Tuesday, April 24, 2012

NASA's Spitzer Finds Galaxy with Split Personality

April 24, 2012

J.D. Harrington
Headquarters, Washington
202-358-0321
j.d.harrington@nasa.gov

Whitney Clavin
Jet Propulsion Laboratory, Pasadena, Calif.
818-354-4673
whitney.clavin@jpl.nasa.gov

RELEASE: 12-130

NASA'S SPITZER FINDS GALAXY WITH SPLIT PERSONALITY

WASHINGTON -- While some galaxies are rotund and others are slender
disks like our spiral Milky Way, new observations from NASA's Spitzer
Space Telescope show that the Sombrero galaxy is both. The galaxy,
which is a round, elliptical with a thin disk embedded inside, is one
of the first known to exhibit characteristics of the two different
types. The findings will lead to a better understanding of galaxy
evolution, a topic still poorly understood.

§ **What is expected**
Continue the press release about the Sombrero galaxy, starting right after its final sentence.

§ **Record extracts**

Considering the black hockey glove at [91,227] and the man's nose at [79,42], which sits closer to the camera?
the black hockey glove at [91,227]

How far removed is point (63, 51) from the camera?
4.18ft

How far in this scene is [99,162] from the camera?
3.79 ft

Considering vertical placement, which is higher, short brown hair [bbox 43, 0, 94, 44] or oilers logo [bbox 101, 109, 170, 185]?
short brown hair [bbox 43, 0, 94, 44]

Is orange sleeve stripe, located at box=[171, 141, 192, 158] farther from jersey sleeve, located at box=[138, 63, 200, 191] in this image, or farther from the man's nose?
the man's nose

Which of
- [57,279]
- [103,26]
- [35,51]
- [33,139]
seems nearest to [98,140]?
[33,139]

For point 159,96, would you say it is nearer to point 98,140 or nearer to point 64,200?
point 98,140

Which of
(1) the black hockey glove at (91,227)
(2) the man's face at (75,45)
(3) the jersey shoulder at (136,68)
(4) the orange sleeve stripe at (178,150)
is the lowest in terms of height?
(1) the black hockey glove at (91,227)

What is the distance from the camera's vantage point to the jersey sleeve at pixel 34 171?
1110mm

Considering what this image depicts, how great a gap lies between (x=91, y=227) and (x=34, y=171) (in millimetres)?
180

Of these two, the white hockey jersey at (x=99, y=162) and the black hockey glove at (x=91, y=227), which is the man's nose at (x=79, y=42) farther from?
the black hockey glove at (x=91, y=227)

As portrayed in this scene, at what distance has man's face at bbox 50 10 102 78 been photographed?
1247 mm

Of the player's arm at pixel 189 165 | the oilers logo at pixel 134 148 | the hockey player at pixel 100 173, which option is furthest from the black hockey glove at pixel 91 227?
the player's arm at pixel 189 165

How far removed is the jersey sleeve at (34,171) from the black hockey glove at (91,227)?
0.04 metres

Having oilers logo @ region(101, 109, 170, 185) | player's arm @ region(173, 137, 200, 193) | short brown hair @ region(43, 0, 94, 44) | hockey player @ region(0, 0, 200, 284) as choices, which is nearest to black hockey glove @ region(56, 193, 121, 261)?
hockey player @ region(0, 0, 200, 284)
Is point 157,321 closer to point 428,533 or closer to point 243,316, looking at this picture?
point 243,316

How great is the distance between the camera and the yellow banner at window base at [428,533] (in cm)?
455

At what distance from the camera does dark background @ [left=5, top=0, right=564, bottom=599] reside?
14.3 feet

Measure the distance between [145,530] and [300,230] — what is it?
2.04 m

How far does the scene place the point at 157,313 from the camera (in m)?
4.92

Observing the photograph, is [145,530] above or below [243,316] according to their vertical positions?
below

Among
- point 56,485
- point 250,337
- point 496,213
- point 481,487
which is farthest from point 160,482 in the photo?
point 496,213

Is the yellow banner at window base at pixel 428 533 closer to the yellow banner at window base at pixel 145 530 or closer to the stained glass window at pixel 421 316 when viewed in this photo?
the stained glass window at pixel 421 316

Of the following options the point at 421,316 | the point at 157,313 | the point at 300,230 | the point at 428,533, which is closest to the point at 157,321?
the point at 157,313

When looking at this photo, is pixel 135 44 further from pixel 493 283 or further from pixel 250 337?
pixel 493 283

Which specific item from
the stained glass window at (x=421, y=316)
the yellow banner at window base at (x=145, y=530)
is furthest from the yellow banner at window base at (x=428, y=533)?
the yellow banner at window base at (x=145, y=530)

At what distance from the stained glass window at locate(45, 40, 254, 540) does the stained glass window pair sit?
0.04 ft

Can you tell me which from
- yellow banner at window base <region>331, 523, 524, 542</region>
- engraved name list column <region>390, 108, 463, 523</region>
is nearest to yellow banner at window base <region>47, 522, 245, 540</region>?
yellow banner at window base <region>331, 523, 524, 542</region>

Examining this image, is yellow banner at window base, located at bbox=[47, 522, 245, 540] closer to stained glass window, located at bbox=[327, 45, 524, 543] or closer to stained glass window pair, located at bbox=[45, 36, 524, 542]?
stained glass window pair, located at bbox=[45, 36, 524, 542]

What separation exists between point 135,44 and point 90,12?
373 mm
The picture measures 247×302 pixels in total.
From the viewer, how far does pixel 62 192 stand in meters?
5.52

§ **Written answer**
"The Sombrero is more complex than previously thought," said Dimitri
Gadotti of the European Southern Observatory in Chile and lead author
of a new paper on the findings appearing in the Monthly Notices of
the Royal Astronomical Society. "The only way to understand all we
know about this galaxy is to think of it as two galaxies, one inside
the other."

The Sombrero galaxy, also known as NGC 4594, is located 28 million
light-years away in the constellation Virgo. From our viewpoint on
Earth, we can see the thin edge of its flat disk and a central bulge
of stars, making it resemble a wide-brimmed hat. Astronomers do not
know whether the Sombrero's disk is shaped like a ring or a spiral,
but agree it belongs to the disk class.

"Spitzer is helping to unravel secrets behind an object that has been
imaged thousands of times," said Sean Carey of NASA's Spitzer Science
Center at the California Institute of Technology in Pasadena, Calif..
"It is intriguing Spitzer can read the fossil record of events that
occurred billions of years ago within this beautiful and archetypal
galaxy."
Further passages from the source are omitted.